How this skill works

The skill inspects your concurrency intent and explains how Swift 6.2 changes execution and isolation rules: async functions now stay on the caller's actor, the build setting can make declarations implicitly @MainActor, @concurrent marks functions to run on the background pool, and protocol conformances can be isolated to an actor.
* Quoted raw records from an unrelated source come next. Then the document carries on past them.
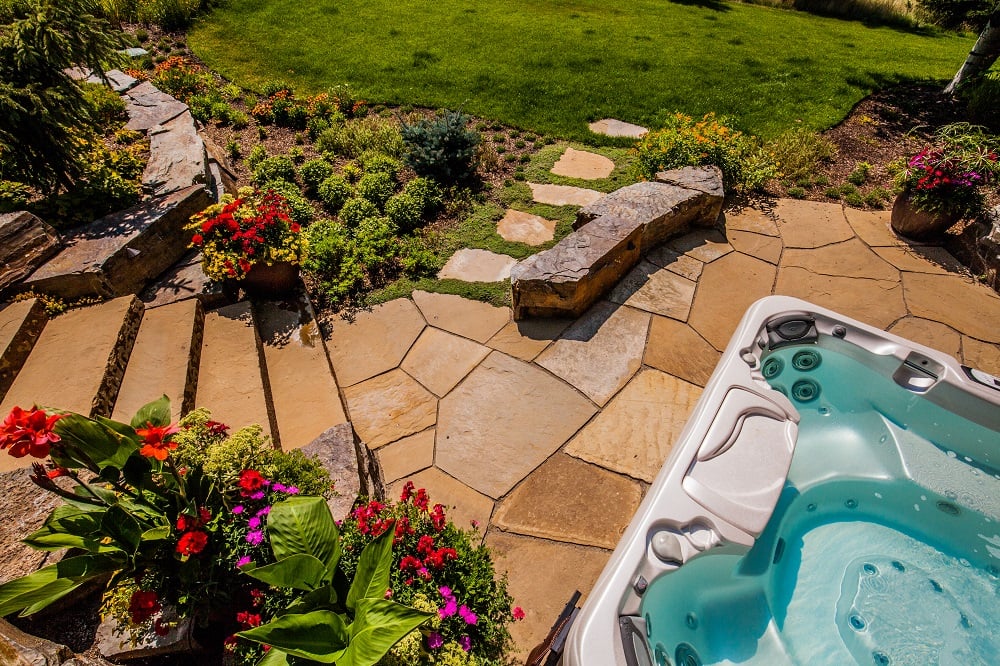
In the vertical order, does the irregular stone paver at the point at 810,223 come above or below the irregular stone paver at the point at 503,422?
above

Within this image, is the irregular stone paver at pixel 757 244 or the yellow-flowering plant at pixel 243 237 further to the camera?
the irregular stone paver at pixel 757 244

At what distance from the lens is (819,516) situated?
3324 millimetres

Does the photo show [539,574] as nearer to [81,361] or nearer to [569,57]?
[81,361]

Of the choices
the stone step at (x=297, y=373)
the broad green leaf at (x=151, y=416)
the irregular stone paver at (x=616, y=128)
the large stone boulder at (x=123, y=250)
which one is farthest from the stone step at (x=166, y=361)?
the irregular stone paver at (x=616, y=128)

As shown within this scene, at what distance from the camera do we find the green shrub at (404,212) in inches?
197

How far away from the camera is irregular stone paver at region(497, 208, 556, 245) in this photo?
16.3 feet

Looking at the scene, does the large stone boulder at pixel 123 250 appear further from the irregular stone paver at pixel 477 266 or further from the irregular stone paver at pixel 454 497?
the irregular stone paver at pixel 454 497

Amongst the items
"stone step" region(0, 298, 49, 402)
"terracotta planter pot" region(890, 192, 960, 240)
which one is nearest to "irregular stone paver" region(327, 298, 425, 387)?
"stone step" region(0, 298, 49, 402)

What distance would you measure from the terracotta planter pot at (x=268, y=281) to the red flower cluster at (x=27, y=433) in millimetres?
2419

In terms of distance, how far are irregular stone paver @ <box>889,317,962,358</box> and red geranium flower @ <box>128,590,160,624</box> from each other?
5.25 metres

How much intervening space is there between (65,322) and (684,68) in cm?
897

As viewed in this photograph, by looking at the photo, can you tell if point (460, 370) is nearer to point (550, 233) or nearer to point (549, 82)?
point (550, 233)

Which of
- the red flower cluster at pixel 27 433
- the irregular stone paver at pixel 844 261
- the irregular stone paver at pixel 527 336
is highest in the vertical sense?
the red flower cluster at pixel 27 433

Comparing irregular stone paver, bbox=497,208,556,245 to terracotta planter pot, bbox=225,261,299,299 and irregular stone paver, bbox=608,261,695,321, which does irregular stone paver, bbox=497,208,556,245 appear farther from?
terracotta planter pot, bbox=225,261,299,299
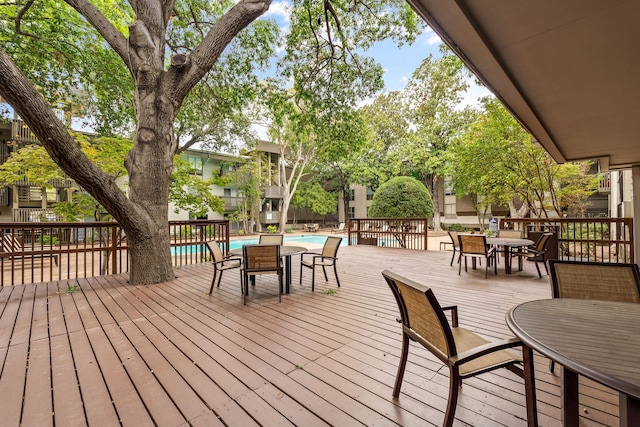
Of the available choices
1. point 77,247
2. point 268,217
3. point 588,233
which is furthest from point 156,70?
point 268,217

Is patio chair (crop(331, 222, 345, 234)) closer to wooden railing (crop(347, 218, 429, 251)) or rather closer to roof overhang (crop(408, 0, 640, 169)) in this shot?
wooden railing (crop(347, 218, 429, 251))

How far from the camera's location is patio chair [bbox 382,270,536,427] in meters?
1.36

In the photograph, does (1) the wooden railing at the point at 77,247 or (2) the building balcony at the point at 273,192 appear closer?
(1) the wooden railing at the point at 77,247

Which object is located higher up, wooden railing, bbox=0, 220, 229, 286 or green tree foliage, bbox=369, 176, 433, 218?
green tree foliage, bbox=369, 176, 433, 218

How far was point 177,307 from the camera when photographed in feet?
11.9

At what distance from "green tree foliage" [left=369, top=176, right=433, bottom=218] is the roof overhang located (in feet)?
24.9

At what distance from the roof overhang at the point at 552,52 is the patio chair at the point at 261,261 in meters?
3.06

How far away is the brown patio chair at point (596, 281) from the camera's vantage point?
1.84 metres

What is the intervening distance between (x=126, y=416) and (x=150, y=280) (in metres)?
3.69

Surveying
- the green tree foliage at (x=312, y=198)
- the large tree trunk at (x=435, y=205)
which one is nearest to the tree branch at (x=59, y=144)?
the green tree foliage at (x=312, y=198)

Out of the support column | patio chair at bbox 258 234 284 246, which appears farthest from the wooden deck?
the support column

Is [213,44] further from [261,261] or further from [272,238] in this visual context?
[261,261]

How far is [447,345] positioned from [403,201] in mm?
9751

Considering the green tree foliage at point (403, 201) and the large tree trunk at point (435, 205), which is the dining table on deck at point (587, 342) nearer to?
the green tree foliage at point (403, 201)
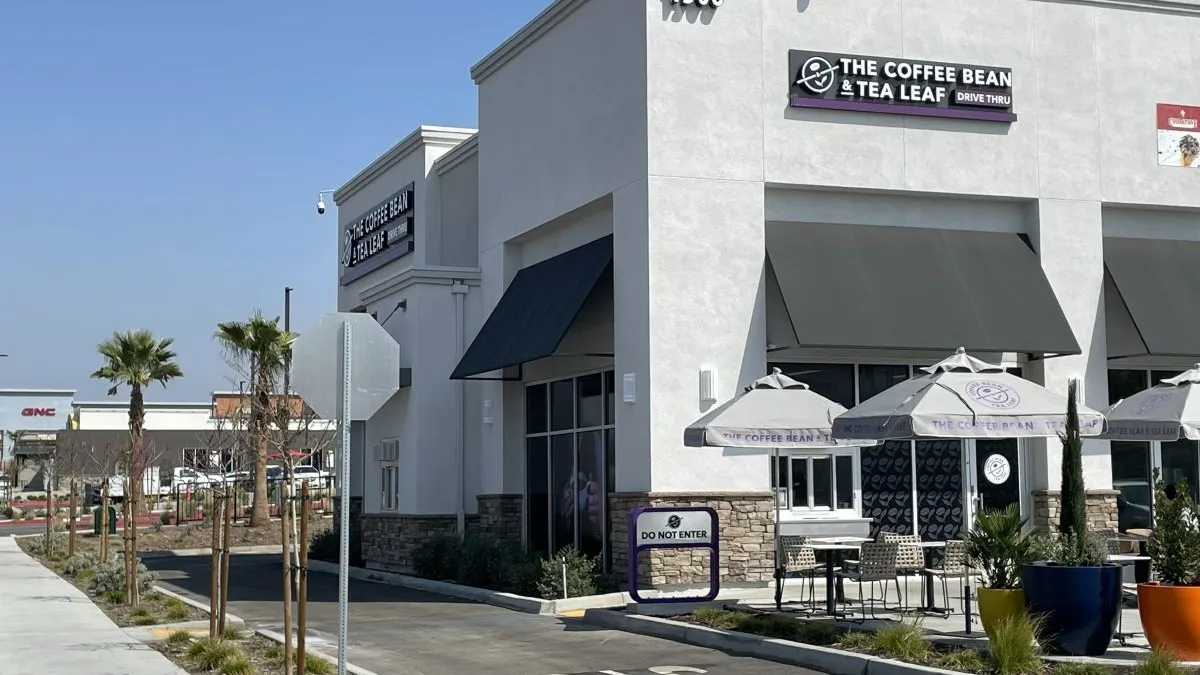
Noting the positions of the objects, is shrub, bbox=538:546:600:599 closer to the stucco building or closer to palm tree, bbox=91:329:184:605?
the stucco building

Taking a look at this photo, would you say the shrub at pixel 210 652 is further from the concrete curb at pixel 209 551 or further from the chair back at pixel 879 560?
the concrete curb at pixel 209 551

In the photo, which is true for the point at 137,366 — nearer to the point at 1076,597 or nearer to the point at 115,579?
the point at 115,579

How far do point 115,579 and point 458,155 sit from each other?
11.0m

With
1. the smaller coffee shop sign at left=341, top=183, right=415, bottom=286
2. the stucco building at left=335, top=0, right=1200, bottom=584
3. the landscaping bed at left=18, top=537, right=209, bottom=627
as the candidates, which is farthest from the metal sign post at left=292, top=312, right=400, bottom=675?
the smaller coffee shop sign at left=341, top=183, right=415, bottom=286

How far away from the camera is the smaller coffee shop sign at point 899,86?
21344mm

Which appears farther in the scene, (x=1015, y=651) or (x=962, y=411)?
(x=962, y=411)

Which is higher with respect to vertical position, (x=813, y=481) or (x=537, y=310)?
(x=537, y=310)

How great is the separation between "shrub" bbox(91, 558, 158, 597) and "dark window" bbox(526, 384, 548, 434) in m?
7.00

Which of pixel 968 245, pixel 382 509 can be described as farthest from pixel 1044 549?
pixel 382 509

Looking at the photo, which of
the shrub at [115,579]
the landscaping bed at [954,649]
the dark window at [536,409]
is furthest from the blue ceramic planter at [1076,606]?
the shrub at [115,579]

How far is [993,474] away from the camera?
72.5 feet

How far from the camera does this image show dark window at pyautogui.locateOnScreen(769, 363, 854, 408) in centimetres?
2128

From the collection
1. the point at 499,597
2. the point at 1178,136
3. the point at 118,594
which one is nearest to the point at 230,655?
the point at 499,597

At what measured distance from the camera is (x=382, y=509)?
28.5 meters
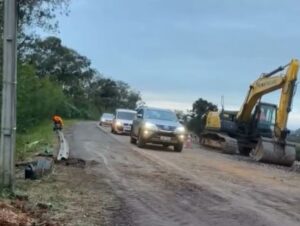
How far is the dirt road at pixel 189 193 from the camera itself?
11125mm

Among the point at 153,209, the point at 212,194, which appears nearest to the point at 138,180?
the point at 212,194

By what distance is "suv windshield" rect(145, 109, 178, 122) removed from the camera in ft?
101

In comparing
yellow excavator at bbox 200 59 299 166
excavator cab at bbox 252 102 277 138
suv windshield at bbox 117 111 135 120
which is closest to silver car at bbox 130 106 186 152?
yellow excavator at bbox 200 59 299 166

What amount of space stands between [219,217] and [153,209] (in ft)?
4.09

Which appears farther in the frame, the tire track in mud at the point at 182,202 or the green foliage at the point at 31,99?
the green foliage at the point at 31,99

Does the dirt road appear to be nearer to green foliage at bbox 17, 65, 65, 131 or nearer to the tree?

It highlights when to add nonisolated, when to mark methods @concurrent, and when isolated conformances are required.

When to use it

  • Adopting Swift 6.2 or migrating from Swift 6.0/6.1
  • Resolving data-race compiler errors caused by implicit executor hops
  • Enabling default MainActor inference for app or executable targets
  • Offloading CPU-heavy or blocking work safely using @concurrent
  • Fixing protocol conformance errors with actor-isolated types

Best practices

  • Enable default MainActor inference for app or script targets, but avoid it for libraries or plugins
  • Use nonisolated for types/functions that must run off MainActor and audit those explicitly
  • Reserve @concurrent for measured, CPU-bound or blocking operations only
  • Prefer @concurrent over Task.detached for structured background work when a single function needs parallelism
  • Use isolated conformances (e.g., extension Type: @MainActor Protocol) to fix cross-isolation protocol errors safely

Example use cases

  • Remove noisy @MainActor annotations across a UI-driven app by enabling default MainActor inference
  • Keep an async helper on the caller actor to avoid data races without code changes
  • Mark a heavy image-processing function @concurrent to run on the background thread pool
  • Make a UI model conform to a protocol using an isolated conformance to avoid compiler errors
  • Audit and mark network parsers or file I/O utilities nonisolated and @concurrent when appropriate

FAQ

Enable it for app or executable targets where most code belongs on the main thread; avoid enabling it for libraries or plugins that must remain isolation-agnostic.

How is @concurrent different from Task.detached?

@concurrent declares a single async function to run on the background thread pool while remaining structured and inheriting task context; Task.detached creates an unstructured, fully detached task without parent context.